Requirement: A single number is required: how many lines in the records below contain "site".

** Data to use follows **

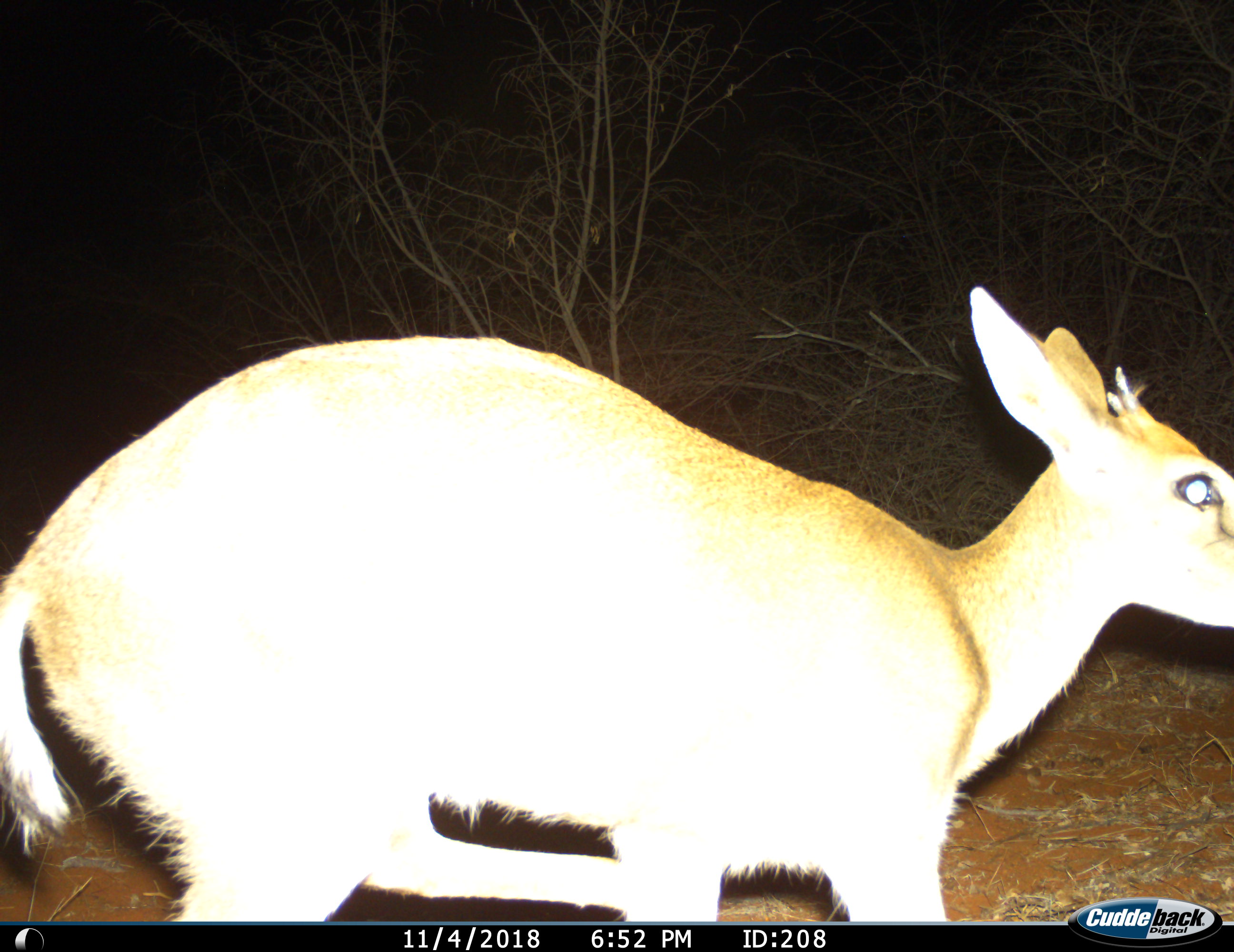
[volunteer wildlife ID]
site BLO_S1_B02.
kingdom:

** End of Data to use **
** Data to use follows **

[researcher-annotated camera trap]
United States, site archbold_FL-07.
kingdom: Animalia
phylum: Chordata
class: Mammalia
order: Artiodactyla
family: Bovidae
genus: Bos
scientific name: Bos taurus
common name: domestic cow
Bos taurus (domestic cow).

** End of Data to use **

Solution to the problem: 2